- Texto fornecido

Em 1917, São Paulo foi sacudida por um movimento popular de amplas proporções que surpreendeu os seus habitantes. Entre 9 e 15 de julho, durante 7 dias frenéticos, os operários das indústrias paulistanas foram capazes de paralisar primeiro as suas fábricas, e depois toda a cidade. Ao longo dessa semana, os serviços públicos e particulares foram sendo paulatinamente interrompidos até que a cidade praticamente parou. Não havia bondes, o pão e o leite não foram distribuídos, os telefones não funcionavam, faltou gás e, em algumas ruas, também luz. As lojas do Triângulo – o conjunto de ruas que constituía o núcleo principal do comércio paulistano – fecharam suas portas, e as vias centrais ficaram quase que inteiramente desertas, ocupadas apenas pelos grevistas e pela polícia.

Registros de dados

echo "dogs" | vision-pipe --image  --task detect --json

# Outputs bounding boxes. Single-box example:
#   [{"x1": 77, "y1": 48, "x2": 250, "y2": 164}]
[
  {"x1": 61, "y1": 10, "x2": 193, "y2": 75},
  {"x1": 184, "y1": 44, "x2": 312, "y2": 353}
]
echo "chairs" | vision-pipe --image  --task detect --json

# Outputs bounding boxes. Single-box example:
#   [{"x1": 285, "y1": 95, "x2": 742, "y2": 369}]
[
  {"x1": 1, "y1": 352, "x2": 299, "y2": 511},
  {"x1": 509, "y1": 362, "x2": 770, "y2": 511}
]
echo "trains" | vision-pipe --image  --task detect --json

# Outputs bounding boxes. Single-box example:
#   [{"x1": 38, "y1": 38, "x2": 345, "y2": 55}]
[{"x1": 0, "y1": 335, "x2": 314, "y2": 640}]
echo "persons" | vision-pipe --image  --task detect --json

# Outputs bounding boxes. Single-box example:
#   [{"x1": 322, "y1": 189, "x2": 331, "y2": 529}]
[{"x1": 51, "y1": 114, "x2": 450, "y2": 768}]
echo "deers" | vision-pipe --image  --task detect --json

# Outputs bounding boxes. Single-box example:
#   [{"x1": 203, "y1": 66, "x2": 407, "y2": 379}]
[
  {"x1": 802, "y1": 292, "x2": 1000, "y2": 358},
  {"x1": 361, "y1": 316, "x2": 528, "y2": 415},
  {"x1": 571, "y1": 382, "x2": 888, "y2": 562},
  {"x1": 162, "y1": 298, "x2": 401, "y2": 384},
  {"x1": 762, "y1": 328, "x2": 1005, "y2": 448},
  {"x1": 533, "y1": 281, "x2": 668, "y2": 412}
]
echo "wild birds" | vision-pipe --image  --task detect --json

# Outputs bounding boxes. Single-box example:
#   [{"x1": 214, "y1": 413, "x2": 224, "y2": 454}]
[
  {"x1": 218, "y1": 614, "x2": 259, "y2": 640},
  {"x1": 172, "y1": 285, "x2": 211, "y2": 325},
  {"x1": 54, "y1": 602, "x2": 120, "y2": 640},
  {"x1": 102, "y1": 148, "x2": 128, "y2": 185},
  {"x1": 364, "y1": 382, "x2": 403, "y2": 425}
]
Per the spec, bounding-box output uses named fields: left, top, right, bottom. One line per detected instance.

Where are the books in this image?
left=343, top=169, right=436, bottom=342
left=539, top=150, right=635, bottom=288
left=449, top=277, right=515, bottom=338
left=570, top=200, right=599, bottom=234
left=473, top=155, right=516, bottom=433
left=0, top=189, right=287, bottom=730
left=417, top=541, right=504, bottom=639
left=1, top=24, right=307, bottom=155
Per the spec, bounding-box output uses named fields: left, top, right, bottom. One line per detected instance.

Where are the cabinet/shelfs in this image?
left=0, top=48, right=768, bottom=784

- Enunciado da tarefa
Redigite por inteiro o texto sobre a greve de 1917 em São Paulo, sem mudar nenhuma palavra nem sinal.

- Resposta ao problema
Em 1917, São Paulo foi sacudida por um movimento popular de amplas proporções que surpreendeu os seus habitantes. Entre 9 e 15 de julho, durante 7 dias frenéticos, os operários das indústrias paulistanas foram capazes de paralisar primeiro as suas fábricas, e depois toda a cidade. Ao longo dessa semana, os serviços públicos e particulares foram sendo paulatinamente interrompidos até que a cidade praticamente parou. Não havia bondes, o pão e o leite não foram distribuídos, os telefones não funcionavam, faltou gás e, em algumas ruas, também luz. As lojas do Triângulo – o conjunto de ruas que constituía o núcleo principal do comércio paulistano – fecharam suas portas, e as vias centrais ficaram quase que inteiramente desertas, ocupadas apenas pelos grevistas e pela polícia.